On Thursday it’s back to Eastbourne for my pre op and the whole day was far more positive than Monday. It started off with form filling and a urine sample (one of my specialities!) Stupidly, I had a wee on my way in so had to have multiple cups of water. This quickly produced the desired result but also meant that I was up and down like a yoyo over the next few hours. (My next blog is going to be entitled “Toilets of Purple Zone Level 3 - the good, the bad and the ugly.”) My next port of call was with the consultant anaesthetist. She was wearing a fabulous pair of tight black knee length suede boots and reminded me a little of Connie Fisher from Casualty (the popular BBC drama, not the place on the first floor.) We chatted for about 30 minutes and there were no surprises. Then it was height, weight, blood pressure and blood sample. More paperwork was followed by a meeting with the nurse who would look after my post operative recovery. She anticipated that following the operation I would be in intensive care for two days and then on the ward for a further five days. She talked us through all aspects of my stay and gave us a tour of the Intensive Care Unit and the Ward I would be on, introducing us to other staff members on the way.
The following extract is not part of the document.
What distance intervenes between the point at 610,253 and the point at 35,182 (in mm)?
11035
After a light lunch consisting of coffee, hula hoops and chocolate covered flap-jack it was time for an ECG. Nothing beeped and there were no flashing red lights so we were allowed to go home. It all seems very real and very close now but everyone we met with today couldn’t have done more to put us at ease.
Today has been my last day of work. It's a little scary as once this invoice goes in there is nothing more until I'm fit enough to don my whites again. I think that having the operation brought forward is a blessing in disguise. It gives me less time to potentially turn into a raving lunatic, less time to whinge about my back and less time for cell division in my bladder!